I use it with microwakeword (local on-device). Used with Openwakeword too. No troubles in any case.
Does Seeed offer a XMOS firmware with 48kHz BTW?
It depends on hardware. Using single i2s is cheaper, i suppose. Also it frees GPIO pins. So there’s at leat 2 reasons to go with it
However, separate i2s connections are easier to handle and tune up. So there’s reason to use 2.
It’s just two different ways to do it, in the end…
That i don’t know. AFAIK default yaml is using 16K. I don’t think it’s intended to use 48K…
Seeed should really provide the schematics for the respeaker-lite just to be sure.
Then we could compile the XMOS FW for 48kHz and possibly also use it for high quality music playback (if the ESP32-S3 is able to cope with this).
We just have to recompile this: sln_voice/examples/ffva at develop · xmos/sln_voice · GitHub
I already did and it works too. Tested with the UA (USB-version) variant and 48kHz.
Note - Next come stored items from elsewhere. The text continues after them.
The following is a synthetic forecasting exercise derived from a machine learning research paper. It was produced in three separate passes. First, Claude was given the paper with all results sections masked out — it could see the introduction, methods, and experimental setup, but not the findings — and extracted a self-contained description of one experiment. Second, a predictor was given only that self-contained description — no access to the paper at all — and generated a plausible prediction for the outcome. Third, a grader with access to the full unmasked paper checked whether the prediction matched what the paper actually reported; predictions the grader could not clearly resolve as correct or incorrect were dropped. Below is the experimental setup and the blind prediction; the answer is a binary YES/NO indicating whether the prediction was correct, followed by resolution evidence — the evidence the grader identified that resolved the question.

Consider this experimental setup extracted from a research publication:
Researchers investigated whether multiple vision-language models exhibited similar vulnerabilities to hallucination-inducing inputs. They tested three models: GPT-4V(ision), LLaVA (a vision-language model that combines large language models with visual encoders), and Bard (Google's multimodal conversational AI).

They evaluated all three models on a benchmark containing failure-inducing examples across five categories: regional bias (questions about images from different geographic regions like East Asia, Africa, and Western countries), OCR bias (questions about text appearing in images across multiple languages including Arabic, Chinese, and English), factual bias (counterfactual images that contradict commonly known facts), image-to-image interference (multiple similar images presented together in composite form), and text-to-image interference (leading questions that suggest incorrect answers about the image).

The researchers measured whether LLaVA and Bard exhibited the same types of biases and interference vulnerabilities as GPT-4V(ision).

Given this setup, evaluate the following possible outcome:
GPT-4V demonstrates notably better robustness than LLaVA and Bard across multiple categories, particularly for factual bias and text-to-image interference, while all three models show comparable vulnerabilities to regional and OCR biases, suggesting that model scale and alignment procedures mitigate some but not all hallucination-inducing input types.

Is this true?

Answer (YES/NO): NO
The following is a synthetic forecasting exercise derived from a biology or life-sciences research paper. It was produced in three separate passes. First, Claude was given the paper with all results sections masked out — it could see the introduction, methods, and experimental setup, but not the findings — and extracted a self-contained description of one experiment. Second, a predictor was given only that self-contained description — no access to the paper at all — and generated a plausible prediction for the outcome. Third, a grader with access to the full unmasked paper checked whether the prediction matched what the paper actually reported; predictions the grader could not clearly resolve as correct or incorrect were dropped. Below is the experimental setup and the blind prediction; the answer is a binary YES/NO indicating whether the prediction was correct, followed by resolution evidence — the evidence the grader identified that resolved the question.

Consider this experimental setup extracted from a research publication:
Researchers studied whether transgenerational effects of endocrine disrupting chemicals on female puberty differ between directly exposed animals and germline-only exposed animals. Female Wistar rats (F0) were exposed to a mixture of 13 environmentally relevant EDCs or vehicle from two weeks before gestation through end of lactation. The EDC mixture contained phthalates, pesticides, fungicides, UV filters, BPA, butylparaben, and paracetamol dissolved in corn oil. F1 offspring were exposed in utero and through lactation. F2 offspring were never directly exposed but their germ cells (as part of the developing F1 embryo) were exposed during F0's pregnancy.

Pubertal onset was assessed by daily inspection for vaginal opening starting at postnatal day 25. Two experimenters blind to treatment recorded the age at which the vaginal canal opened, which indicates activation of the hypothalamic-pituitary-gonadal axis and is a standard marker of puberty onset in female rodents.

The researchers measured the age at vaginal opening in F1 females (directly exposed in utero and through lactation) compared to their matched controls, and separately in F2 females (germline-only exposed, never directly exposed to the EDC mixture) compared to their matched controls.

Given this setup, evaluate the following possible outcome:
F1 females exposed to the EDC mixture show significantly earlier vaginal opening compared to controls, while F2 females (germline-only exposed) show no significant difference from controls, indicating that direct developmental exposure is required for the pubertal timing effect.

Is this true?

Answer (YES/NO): NO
We would have to use the INT variant. Default here is already 48kHz: sln_voice/examples/ffva/ffva_int.cmake at 06bf254955dfe2b6d1a83d9b2614a4445021f819 · xmos/sln_voice · GitHub
I hope so but, according to their own docs it’s 16kHz but your compiling your own firmware so I am probably misreading something… I wouldn’t hold my hopes up. Seeed tends to launch a device, have some examples, always Arduino, ESPhome like the voice one they have if you are lucky. After that they never tend to touch or add anything else to that product documentation. Since it’s somewhat new and it appears to be popular, I hope I am wrong, just my past experience with some of their hardware.
Also, ironically just got mine, might have to check the USB firmware above out if even via USB. Flashed with i2c dfu right now. Did the listen light work for everyone else using Seeed’s yaml? Everything else is working. Just wondering if it’s bad yaml or defective hardware.
EDIT: I am wondering if this could be accomplished using the external pad 1 or 2 pins… 1 is for the ESP, 2 is for the XMOS although you are probably aware of this already./
Every single time on the included 5w speaker so far during boot or reboots
They’re saying it’s because of i2s initialization… Probably, i should omit mclk pin… It’s not needed in most of setups.
Did the listen light work for everyone else using Seeed’s yaml?
Yes, that thing worked. However, voice itself was pretty unstable, hanging ESP after 3-4 tries.
After that they never tend to touch or add anything else to that product documentation.
Hopefully we can hold them accountable on Discord. That would be bummer to have good hardware without possibility to use it because of lack of docs.
1 or 2 pins
Yeah, ESP pad just exposes some unused GPIO, nice thing if someone wants to add stuff. Have no idea what to do with XMOS pins.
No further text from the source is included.